= Problem description =
Skip all pictures. Set down only the lines starting at the line containing "How distant from" and running to the end of the listing.

= Extracted information =
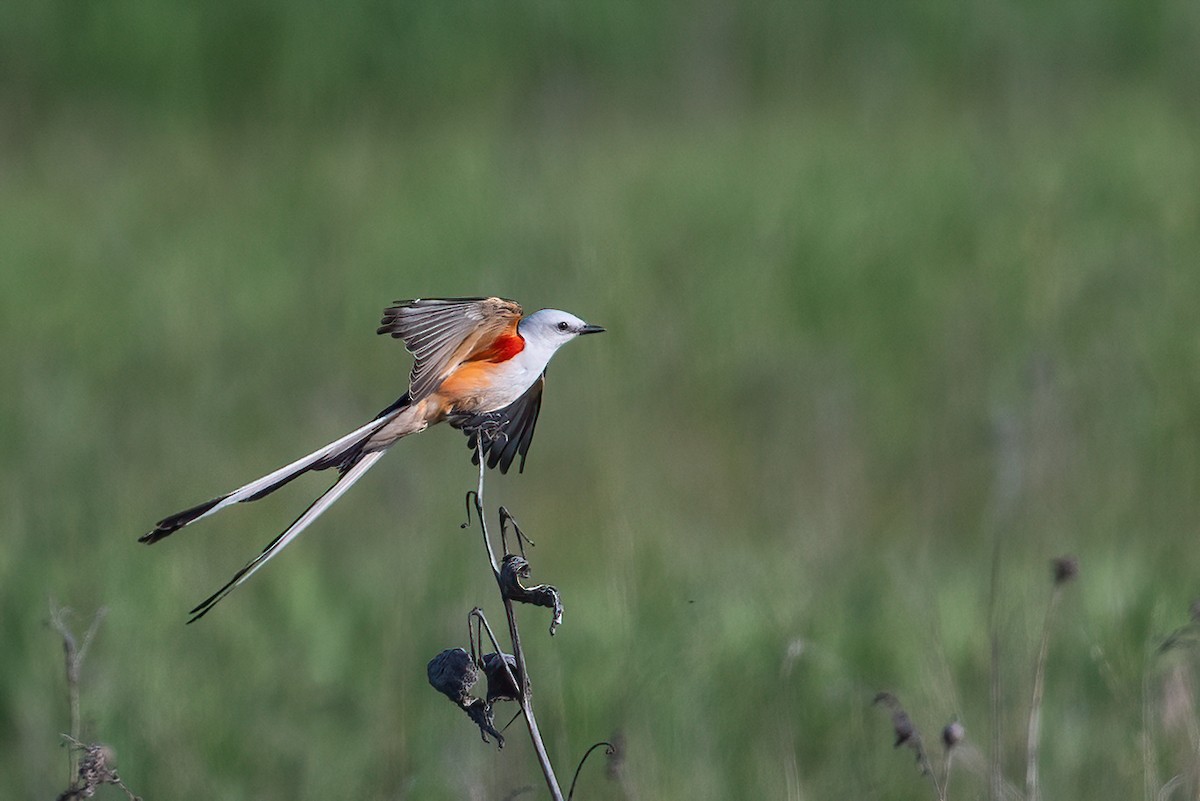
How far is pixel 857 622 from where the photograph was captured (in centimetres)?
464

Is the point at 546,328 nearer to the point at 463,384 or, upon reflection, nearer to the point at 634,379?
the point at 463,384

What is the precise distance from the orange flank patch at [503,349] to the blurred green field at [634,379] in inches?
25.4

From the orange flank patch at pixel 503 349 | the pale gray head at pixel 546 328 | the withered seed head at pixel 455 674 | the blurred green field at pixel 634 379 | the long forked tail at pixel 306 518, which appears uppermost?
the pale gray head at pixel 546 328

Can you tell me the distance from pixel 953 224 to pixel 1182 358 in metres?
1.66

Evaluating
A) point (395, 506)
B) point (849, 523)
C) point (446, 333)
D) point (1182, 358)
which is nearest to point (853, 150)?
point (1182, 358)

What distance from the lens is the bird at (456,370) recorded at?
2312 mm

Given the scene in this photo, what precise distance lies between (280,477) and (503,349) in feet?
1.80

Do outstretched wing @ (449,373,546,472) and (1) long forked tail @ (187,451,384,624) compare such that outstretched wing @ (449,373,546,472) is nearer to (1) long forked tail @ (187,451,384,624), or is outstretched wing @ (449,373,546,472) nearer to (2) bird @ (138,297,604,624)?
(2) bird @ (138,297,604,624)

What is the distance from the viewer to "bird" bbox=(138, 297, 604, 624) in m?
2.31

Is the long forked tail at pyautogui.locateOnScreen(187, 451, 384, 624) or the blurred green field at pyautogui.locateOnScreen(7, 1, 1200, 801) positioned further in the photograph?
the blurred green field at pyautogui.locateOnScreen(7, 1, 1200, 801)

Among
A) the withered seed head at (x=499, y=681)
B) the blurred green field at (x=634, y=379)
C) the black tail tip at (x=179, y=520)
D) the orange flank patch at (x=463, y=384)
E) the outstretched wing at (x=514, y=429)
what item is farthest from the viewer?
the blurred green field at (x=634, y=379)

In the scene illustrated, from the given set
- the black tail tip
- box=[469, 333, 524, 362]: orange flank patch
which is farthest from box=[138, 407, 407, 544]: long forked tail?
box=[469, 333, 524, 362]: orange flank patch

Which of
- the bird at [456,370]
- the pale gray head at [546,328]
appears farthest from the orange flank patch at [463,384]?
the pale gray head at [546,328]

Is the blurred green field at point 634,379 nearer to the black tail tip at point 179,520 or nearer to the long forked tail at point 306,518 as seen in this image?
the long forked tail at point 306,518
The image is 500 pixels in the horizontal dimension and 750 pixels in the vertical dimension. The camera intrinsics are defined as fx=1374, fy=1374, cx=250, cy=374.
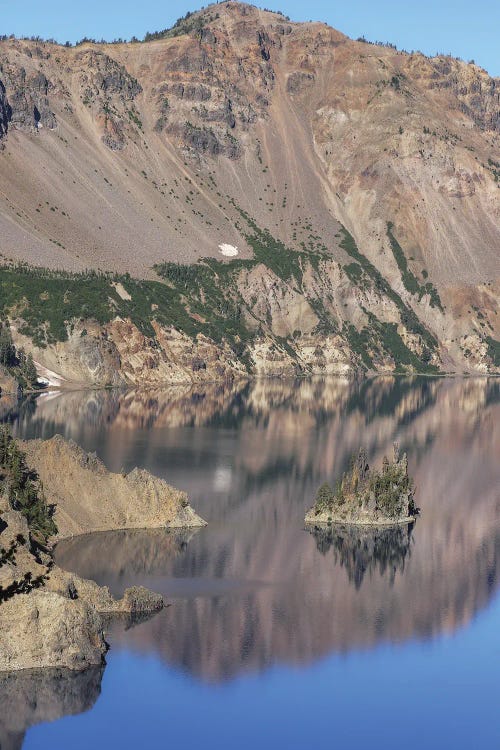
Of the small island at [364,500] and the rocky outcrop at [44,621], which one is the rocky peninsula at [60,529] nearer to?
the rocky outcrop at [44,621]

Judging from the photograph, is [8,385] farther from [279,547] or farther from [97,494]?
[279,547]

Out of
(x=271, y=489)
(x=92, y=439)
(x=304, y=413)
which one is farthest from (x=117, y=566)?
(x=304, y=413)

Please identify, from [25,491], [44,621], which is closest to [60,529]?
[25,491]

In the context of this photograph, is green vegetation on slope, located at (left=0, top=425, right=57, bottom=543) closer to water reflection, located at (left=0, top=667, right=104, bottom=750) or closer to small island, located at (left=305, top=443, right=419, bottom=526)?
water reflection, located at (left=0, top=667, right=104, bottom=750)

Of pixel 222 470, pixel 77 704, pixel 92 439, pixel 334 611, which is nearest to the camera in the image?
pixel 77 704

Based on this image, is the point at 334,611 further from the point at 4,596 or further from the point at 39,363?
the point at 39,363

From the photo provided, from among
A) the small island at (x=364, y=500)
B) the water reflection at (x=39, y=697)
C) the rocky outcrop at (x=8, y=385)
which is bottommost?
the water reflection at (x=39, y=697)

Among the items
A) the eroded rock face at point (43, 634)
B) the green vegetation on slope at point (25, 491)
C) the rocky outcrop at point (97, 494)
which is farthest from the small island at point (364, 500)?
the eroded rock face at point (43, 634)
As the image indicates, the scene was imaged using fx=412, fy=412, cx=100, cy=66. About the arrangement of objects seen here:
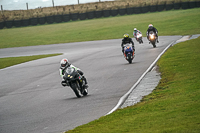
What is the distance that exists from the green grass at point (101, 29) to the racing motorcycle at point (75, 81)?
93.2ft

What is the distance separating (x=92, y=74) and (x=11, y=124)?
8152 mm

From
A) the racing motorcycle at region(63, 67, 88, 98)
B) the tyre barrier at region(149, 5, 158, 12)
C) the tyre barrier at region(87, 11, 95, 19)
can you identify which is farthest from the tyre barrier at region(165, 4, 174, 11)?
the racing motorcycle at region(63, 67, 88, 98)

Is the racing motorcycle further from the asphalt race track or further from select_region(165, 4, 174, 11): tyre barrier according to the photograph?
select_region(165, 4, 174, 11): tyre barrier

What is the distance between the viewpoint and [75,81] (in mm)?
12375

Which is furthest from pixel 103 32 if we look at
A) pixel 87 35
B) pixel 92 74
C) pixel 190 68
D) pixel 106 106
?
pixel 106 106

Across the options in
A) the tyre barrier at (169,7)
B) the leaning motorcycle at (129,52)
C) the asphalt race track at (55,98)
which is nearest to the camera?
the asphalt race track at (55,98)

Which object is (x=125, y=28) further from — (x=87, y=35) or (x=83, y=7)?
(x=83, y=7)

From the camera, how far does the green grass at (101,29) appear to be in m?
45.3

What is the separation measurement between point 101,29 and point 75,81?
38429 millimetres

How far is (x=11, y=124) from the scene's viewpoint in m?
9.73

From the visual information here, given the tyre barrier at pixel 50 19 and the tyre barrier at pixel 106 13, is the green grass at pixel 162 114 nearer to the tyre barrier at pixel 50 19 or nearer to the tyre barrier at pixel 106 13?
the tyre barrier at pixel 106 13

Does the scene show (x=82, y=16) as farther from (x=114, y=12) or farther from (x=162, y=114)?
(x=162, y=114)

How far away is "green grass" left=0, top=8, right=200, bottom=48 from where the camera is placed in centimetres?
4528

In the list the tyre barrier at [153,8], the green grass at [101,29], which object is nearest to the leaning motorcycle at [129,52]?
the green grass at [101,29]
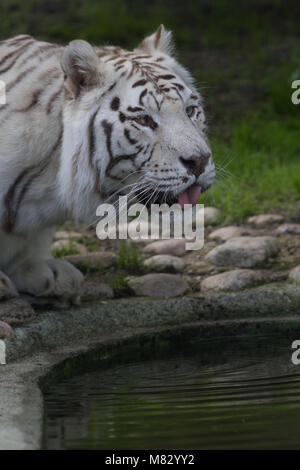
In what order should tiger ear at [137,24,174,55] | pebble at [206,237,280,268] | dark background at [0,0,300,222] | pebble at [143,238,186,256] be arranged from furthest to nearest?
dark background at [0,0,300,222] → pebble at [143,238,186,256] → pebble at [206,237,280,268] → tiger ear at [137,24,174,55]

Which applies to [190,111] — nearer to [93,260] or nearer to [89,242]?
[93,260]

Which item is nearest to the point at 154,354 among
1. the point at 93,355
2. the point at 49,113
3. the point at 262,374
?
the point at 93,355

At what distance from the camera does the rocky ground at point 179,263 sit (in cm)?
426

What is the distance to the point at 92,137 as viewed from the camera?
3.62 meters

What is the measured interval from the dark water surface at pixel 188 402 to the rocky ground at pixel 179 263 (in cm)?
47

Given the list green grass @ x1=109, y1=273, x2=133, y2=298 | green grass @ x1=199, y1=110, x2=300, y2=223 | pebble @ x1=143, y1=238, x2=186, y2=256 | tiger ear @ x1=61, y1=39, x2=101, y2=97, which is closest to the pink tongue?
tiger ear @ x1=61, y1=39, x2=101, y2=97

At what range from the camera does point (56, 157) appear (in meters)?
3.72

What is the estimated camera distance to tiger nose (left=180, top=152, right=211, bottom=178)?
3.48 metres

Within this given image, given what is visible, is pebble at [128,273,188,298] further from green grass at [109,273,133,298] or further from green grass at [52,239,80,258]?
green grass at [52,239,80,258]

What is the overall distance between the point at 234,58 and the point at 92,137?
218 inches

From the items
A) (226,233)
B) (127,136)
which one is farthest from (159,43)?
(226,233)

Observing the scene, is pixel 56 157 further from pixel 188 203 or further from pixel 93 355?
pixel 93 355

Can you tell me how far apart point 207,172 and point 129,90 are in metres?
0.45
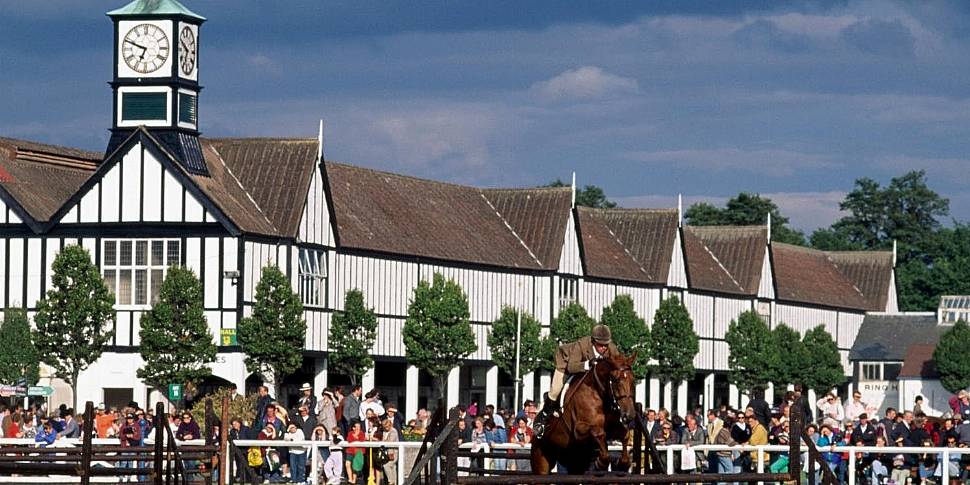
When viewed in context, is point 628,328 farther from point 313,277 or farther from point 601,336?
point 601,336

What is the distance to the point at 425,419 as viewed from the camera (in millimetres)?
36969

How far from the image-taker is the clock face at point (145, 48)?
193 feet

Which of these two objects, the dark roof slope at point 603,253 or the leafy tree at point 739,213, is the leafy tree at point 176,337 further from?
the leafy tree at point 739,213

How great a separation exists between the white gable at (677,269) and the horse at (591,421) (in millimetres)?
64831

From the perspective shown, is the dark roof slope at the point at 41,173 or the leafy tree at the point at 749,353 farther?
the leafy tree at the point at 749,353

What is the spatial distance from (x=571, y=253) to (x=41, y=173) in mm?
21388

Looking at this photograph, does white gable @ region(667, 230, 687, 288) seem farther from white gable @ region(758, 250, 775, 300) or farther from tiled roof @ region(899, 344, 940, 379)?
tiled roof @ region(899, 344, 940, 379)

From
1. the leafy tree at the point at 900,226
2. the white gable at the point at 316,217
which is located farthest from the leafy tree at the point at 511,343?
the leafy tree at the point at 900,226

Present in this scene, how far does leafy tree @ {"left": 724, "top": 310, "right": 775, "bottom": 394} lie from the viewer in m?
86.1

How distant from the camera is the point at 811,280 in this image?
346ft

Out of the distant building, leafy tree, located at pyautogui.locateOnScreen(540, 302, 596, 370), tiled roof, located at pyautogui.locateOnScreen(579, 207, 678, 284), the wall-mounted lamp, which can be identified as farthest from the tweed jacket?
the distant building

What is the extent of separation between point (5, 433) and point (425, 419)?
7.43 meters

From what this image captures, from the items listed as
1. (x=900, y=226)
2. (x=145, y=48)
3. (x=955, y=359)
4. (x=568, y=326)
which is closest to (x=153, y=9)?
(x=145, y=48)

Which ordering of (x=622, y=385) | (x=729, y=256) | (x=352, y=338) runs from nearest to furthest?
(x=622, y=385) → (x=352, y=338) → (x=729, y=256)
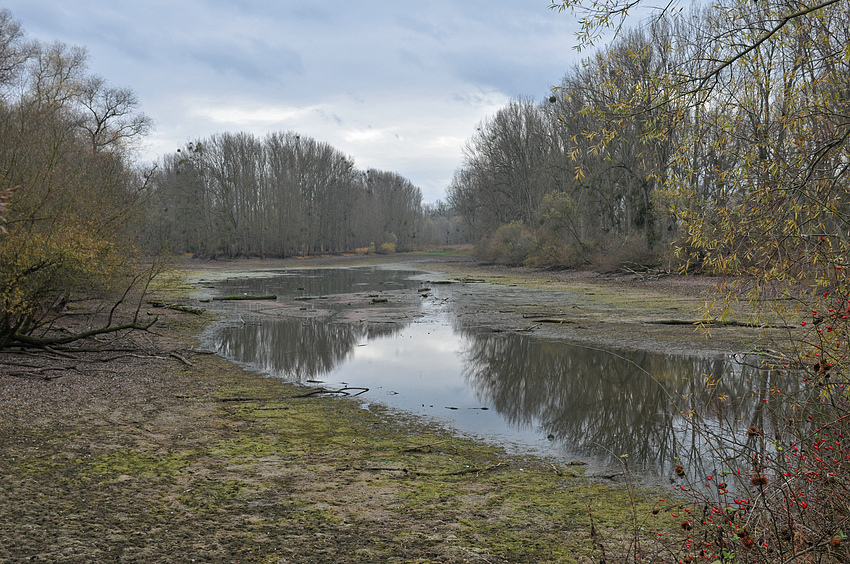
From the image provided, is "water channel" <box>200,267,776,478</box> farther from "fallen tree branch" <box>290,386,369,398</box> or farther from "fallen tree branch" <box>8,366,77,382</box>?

= Task response =
How distant from the camera is the point at 811,280 in this image?
346ft

Out of the distant building, leafy tree, located at pyautogui.locateOnScreen(540, 302, 596, 370), tiled roof, located at pyautogui.locateOnScreen(579, 207, 678, 284), the wall-mounted lamp, which can be identified as farthest from the tweed jacket?
the distant building

What is the extent of separation between point (5, 433) and point (425, 419)?
7.43 meters

From what this image captures, from the items listed as
1. (x=900, y=226)
2. (x=145, y=48)
3. (x=955, y=359)
4. (x=568, y=326)
which is closest to (x=153, y=9)?
(x=145, y=48)

Which ordering of (x=622, y=385) | (x=729, y=256) | (x=352, y=338) runs from nearest to furthest?
(x=622, y=385) → (x=352, y=338) → (x=729, y=256)
From the image provided, is "water channel" <box>200,267,776,478</box> farther from "fallen tree branch" <box>290,386,369,398</box> or farther from "fallen tree branch" <box>8,366,77,382</box>?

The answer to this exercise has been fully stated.